__The problem__:
Repeat each entry exactly and drop the pictures.

__Exercise materials__:
== Segment start ==

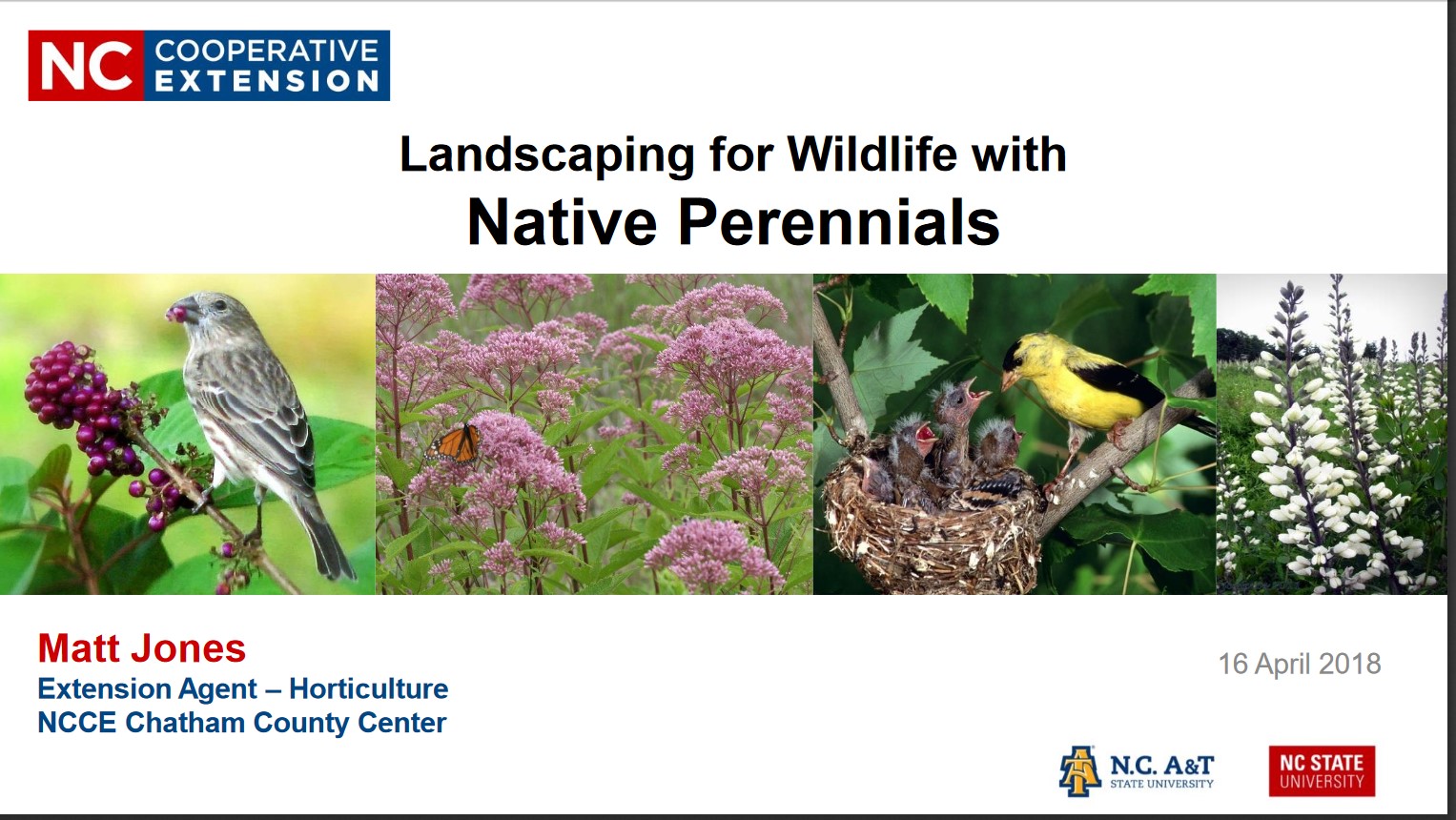 NC COOPERATIVE EXTENSION

Landscaping for Wildlife with
Native Perennials

Matt Jones
Extension Agent – Horticulture
NCCE Chatham County Center

16 April 2018

N.C. A&T STATE UNIVERSITY

NC STATE UNIVERSITY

== Segment end ==

__Response__:
 NC COOPERATIVE EXTENSION

Landscaping for Wildlife with
Native Perennials

Matt Jones
Extension Agent – Horticulture
NCCE Chatham County Center

16 April 2018

N.C. A&T STATE UNIVERSITY

NC STATE UNIVERSITY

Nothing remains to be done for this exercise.